1) Calcule le gain d’émissions de carbone obtenu lorsque deux personnes qui ne prennent pas l’avion à l’aller provoquent l’achat de deux billets d’avion au retour.
Le bateau ne peut pas non plus attendre Greta. Il a réservé lui aussi un cours de poney. Il doit rentrer en Europe. Vous avez donc le choix entre faire venir des gens d’europe en avion pour qu’ils ramènent le gros bateau très gentil qui émet peu de carbone ou faire partir en Europe deux skippers américains… qui devront ensuite revenir en méchant navion dans leur beau pays.
2) Calcule la solution la plus économique en empreinte carbone et justifie ton choix.
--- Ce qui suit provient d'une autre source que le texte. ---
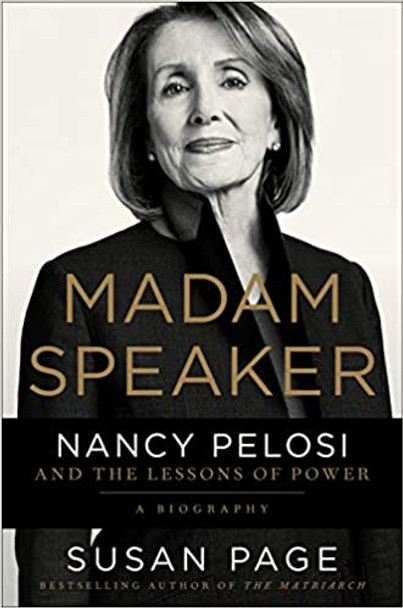 Madam Speaker: Nancy Pelosi and the Lessons of Power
Greta Cargo vient de passer plus de deux mois aux États-unis. Elle a roulé en Tesla électrique prêtée par Arnold Schwarzenegger, le type qui a bien dû manger une centaine de troupeaux de vaches pour obtenir son titre de Mister Univers. Mais Greta Vegan ne lui en veut pas. Et puis la voiture électrique, c’est gentil. Il est exact que ça pollue moins que celle qui marche aux énergies fossiles. Cependant, lorsqu’on se préoccupe de la nature et du social comme Greta, ça ne gêne pas les quelques kilos de lithium et de cobalt contenus dans une batterie ?
Plus des deux tiers du lithium sont issus des déserts de sel d’amérique du Sud. Son extraction et son traitement entraînent une pollution des sols, un assèchement des rivières et provoquent des intoxications graves pour les populations locales. Sinon, plus de la moitié de la production mondiale de cobalt nous vient de mines congolaises : conditions de sécurité plus que sommaires et exploitation récurrente d’enfants.
1) Calcule la quantité d’émissions carbone économisée par paquet de dix enfants extrayant le cobalt à mains nues dans des mines de la République démocratique du Congo.
Tout ça est bien joli, mais Greta et son papa doivent rentrer en Europe pour participer à la réunion climat de L’ONU, la COP 25, à Madrid début décembre. Et toujours pas question de prendre un gros navion qui pollue. De gentils Australiens qui vivent sur un gentil bateau avec leur gentil bébé lui proposent de les ramener. Blablacar en mer. Cool ! Ils promettent même de renoncer au poisson dont ils se nourrissent habituellement afin de lui offrir une traversée Vegan. Trop bien !
Mais pour une raison que j’ignore, il faut un skipper pour effectuer la traversée. Peut-être le couple de gentils Australiens ne fait-il que du cabotage et ne peut-il traverser l’atlantique sans aide ? Toujours est-il qu’une jeune skipper britannique décolle d’angleterre sur un méchant navion afin de pouvoir ramener Greta sur le gentil bateau.
Le voyage de Greta visait à économiser environ deux ou trois tonnes d’émissions de dioxyde de carbone. Mais le vol de Mme Henderson de la Grande-bretagne aux États-unis a probablement produit la même quantité d’émissions.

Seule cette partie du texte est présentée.